Les crispations n’ont pas manqué, comme on le verra lors du traité de Nice où le chancelier social-démocrate allemand Gerhard Schröder a arraché au président Jacques Chirac une représentation proportionnelle aux populations du nombre de députés au parlement européen. Mais chacun dans leur rôle, le chrétien démocrate Wolfgang Schäuble, ministre de l’Intérieur, chargé de la négociation allemande sur la réunification, et le socialiste Jacques Delors, qui dirigeait alors la Commission européenne, ont su jeter les bases de cette confiance sans laquelle rien n’aurait été possible.

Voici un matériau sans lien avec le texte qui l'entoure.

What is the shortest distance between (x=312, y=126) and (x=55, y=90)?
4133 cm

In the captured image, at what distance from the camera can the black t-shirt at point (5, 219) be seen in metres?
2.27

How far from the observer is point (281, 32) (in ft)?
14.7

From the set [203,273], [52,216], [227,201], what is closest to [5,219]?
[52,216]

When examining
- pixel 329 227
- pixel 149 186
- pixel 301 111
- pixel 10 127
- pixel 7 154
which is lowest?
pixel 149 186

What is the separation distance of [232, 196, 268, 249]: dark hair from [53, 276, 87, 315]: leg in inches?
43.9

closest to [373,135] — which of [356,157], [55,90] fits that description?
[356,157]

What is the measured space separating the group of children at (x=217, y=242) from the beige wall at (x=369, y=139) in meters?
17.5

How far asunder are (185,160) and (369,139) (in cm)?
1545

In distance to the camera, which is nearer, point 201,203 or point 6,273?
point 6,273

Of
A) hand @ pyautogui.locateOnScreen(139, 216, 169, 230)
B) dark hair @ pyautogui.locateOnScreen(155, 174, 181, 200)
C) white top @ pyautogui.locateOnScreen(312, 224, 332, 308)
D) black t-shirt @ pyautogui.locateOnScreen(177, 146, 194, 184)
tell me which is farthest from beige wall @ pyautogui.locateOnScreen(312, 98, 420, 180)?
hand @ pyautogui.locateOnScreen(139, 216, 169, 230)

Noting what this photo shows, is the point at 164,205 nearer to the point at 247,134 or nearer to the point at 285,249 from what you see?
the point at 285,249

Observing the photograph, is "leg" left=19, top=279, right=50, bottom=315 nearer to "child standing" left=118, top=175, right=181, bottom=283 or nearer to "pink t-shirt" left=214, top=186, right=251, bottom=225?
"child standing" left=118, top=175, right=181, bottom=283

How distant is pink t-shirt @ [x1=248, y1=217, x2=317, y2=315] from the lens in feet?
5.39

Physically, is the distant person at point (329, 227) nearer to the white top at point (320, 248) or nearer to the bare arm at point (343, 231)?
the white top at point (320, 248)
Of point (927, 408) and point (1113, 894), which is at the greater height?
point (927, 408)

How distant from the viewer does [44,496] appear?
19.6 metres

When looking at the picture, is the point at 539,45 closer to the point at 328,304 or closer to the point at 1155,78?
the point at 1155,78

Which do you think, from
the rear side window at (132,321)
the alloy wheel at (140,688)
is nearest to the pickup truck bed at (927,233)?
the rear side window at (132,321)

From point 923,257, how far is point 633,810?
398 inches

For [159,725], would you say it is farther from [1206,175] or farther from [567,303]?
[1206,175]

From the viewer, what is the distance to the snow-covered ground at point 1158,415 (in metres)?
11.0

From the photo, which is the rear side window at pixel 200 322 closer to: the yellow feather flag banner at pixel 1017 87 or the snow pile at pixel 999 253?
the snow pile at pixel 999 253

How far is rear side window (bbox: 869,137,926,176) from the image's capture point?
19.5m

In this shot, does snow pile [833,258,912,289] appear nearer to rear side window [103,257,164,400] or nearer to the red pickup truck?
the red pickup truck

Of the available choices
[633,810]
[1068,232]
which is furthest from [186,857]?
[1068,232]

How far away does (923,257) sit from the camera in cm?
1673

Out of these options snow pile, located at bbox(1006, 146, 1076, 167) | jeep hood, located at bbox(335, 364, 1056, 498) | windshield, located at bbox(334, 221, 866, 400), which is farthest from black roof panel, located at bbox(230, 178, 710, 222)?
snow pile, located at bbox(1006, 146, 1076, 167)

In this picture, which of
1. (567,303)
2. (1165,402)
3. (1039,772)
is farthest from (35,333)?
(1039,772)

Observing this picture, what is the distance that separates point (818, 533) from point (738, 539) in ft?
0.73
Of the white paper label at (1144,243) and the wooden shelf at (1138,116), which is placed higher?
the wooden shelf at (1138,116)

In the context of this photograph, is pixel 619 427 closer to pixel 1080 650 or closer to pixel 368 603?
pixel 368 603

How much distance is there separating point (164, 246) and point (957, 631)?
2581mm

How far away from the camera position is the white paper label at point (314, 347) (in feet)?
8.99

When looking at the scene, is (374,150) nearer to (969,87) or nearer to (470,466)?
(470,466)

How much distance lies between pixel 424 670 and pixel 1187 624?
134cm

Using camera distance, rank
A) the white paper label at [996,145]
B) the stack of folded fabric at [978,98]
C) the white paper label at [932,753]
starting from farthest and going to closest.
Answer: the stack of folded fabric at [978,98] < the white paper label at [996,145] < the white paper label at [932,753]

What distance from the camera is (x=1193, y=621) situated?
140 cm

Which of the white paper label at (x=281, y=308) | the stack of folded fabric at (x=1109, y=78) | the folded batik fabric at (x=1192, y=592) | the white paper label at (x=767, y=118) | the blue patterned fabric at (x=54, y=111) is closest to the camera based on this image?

Sous l’autorité de François Mitterrand, toujours un peu méfiant, du chancelier Kohl, les deux hommes ont ouvert la voie à ce qui deviendra en 1992 le traité fondateur de l’Union européenne, le traité de Maastricht, qui repose sur un deal principal : la prise en charge par la communauté européenne d’une partie du coût de la réunification en échange d’une accélération du rythme de l’intégration économique qui conduira à la création de l’Euro, la monnaie unique européenne, lancée en 1998 après des négociations compliquées, et dont la Grande Bretagne se tient à l’écart ;
Une confiance qui conduira aussi à l’intégration dans le droit de l’Union, en 1999, des accords de Schengen sur la suppression des contrôles de frontières entre les Etats signataires ; et au renforcement progressif des prérogatives du Parlement européen. « l’Allemagne est aujourd’hui un pays normal » , aimait à dire Wolfgang Schäuble dont les convictions européennes ont joué un rôle important pour la coopération entre les deux parlements, français et allemand, dans toutes les années où il présidait le parlement allemand.
Schäuble partage avec Jacques Delors d’avoir été longtemps pressenti comme un chef d’Etat en puissance sans jamais le devenir. Que dans de grands médias français comme le Monde les commentateurs politiques aient préféré s’attarder à propos de Jacques Delors sur les circonvolutions d’une carrière politique nationale pour eux inachevée en dit long sur leur incompréhension de l’héritage européen de ces deux personnages hantés par l’après-guerre et la conviction absolue de devoir construire l’Europe pour lui éviter de retomber dans ses désastres habituels. Au moment où les extrême-droites allemande et française, qui questionnent cet héritage, ont le vent en poupe, il est assez curieux de voir dans nos deux pays les classes politiques de droite et de gauche et un grand nombre d’intellectuels s’enfermer dans leurs bagarres de sérail en s’éloignant des visions de ces grands acteurs européens qui avaient réussi à transcender leurs propres engagements pour aller vers ce qu’ils percevaient comme essentiel. Un idéal que l’agression de Poutine contre l’Ukraine rend plus urgent que jamais si l’on ne veut pas voir réduire en miette tôt ou tard leur héritage.
L’hommage national rendu le 5 janvier aux Invalides à Jacques Delors, celui décidé par le président de la République allemande en l’honneur de Wolfgang Schäuble, qui se tiendra au Bundestag le 22 janvier, jour de la commémoration de l’amitié franco-allemande, seront à la hauteur de cet héritage. A quelques mois des élections pour nos députés au Parlement européen, cela aidera peut-être les électeurs à s’y retrouver.